═══ SELECTED PASSAGE

Julie Brougham

Personal information
- Born: Julie Claire D'Ath 20 May 1954 Palmerston North, New Zealand
- Died: 9 December 2021 (aged 67) Karere, New Zealand

Sport
- Country: New Zealand
- Sport: Equestrian
- Event: Dressage

Achievements and titles
- World finals: 2018 World Equestrian Games

= Julie Brougham =

New Zealand equestrian (1954–2021)

Julie Claire Brougham (née D'Ath; 20 May 1954 – 9 December 2021) was a New Zealand equestrian, competing in dressage. She became New Zealand's oldest Olympic competitor when she competed at the 2016 Summer Olympics in Rio de Janeiro at age 62.

== Biography ==

=== Early life and major competitions ===
Brougham was born in 1954 in Palmerston North. She began riding horses at age four. Later on, Brougham rode a horse named Vom Feinsten, also called Steiny, who she first met in 2008. Vom Feinsten is a German-bred chestnut horse.

Brougham competed in the individual dressage at the 2016 Summer Olympics in Rio de Janeiro, becoming New Zealand's oldest Olympic competitor at age 62. She was the third-ever New Zealander to compete in dressage at the Olympics. Her score of 68.543 was the best result for any New Zealander at an Olympic grand prix, but was not enough to advance to the next round of competition and she finished 44th.

| Athlete | Horse | Event | Grand Prix |  | Grand Prix Special |  | Grand Prix Freestyle |  | Overall |  |
| Score | Rank | Score | Rank | Technical | Artistic | Score | Rank |
| Julie Brougham | Vom Feinsten | Individual | 68.543 | 44 | did not advance |  |  |  |  |  |

In 2017, Brougham won the grand prix special at the Australian National Championships. In 2018, Brougham won New Zealand's National Dressage Championship, after years of close places. Also in 2018, she competed in the World Equestrian Games, coming 36th. At the time, she was New Zealand's top dressage rider, and also held the Australasian record for grand prix musical freestyle. This was despite a horseriding injury in early 2018, which required a hip replacement.

══════

> [EXERCISES]:
1 - Reproduce the part of the Julie Brougham text that opens with the words containing "Achievements and titles" and closes with "German-bred chestnut horse.".
2 - Resume the text about Julie Brougham from its last sentence and carry it on.

═══ MATERIAL SHOWN

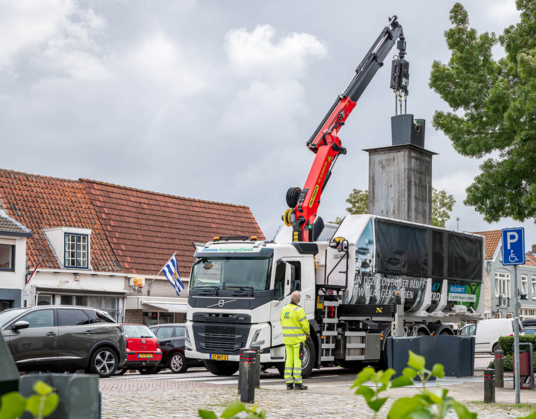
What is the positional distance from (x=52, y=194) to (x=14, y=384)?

══════
═══ MATERIAL SHOWN

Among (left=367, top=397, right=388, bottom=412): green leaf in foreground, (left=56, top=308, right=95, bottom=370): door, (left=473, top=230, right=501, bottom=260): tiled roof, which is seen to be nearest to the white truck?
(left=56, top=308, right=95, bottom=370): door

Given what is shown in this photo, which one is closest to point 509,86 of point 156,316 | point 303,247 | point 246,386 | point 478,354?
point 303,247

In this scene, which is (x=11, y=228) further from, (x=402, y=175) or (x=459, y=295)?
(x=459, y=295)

══════
═══ MATERIAL SHOWN

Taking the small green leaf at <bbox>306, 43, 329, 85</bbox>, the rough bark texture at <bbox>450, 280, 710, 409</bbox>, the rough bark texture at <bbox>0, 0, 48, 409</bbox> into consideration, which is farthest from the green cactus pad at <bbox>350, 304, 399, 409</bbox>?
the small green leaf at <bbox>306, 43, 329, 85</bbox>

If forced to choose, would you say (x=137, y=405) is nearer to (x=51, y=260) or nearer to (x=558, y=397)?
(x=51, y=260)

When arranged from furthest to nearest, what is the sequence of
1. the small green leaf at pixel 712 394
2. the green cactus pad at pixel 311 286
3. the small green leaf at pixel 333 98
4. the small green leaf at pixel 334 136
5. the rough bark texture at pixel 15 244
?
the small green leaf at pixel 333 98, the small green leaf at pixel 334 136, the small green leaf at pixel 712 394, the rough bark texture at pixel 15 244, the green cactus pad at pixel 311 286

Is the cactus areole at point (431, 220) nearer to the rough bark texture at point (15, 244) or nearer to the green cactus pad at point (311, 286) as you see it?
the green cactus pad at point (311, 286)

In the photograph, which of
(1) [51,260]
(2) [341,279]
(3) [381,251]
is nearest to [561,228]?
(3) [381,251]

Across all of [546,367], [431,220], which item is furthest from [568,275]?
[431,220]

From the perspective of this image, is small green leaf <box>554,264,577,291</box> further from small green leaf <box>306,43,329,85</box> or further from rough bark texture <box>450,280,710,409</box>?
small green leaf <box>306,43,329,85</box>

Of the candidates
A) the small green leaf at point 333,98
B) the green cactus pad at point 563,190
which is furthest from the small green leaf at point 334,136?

══════

> [ANSWERS BELOW]:
1 -
Achievements and titles
- World finals: 2018 World Equestrian Games

= Julie Brougham =

New Zealand equestrian (1954–2021)

Julie Claire Brougham (née D'Ath; 20 May 1954 – 9 December 2021) was a New Zealand equestrian, competing in dressage. She became New Zealand's oldest Olympic competitor when she competed at the 2016 Summer Olympics in Rio de Janeiro at age 62.

== Biography ==

=== Early life and major competitions ===
Brougham was born in 1954 in Palmerston North. She began riding horses at age four. Later on, Brougham rode a horse named Vom Feinsten, also called Steiny, who she first met in 2008. Vom Feinsten is a German-bred chestnut horse.

2 -
=== Cancer ===
Brougham was diagnosed with abdominal cancer in October 2018. She was hospitalised with complications after the first round of chemotherapy, and had surgeries to remove her ovaries and fallopian tubes and part of her large bowel. She also had a stoma and collection bag put in, which were permanent. Brougham returned to competition equestrian in September 2019 at the Dressage Central Districts championship show in Palmerston North, and won the event.

Brougham said in 2018 that the Tokyo 2020 Olympics was not a target, as she would not put Steiny, who was aged 15 in 2018, through another intense Olympic campaign. After her illness, competing at those Olympics was expected to be out of the question.

=== Personal life ===
Brougham was married to David, who is an orthopedic surgeon. They have two adult children. She lived in Karere in the Manawatū District at her farm, Karere Bells, just south of Palmerston North.

Brougham died from cancer at her home on 9 December 2021, at the age of 67.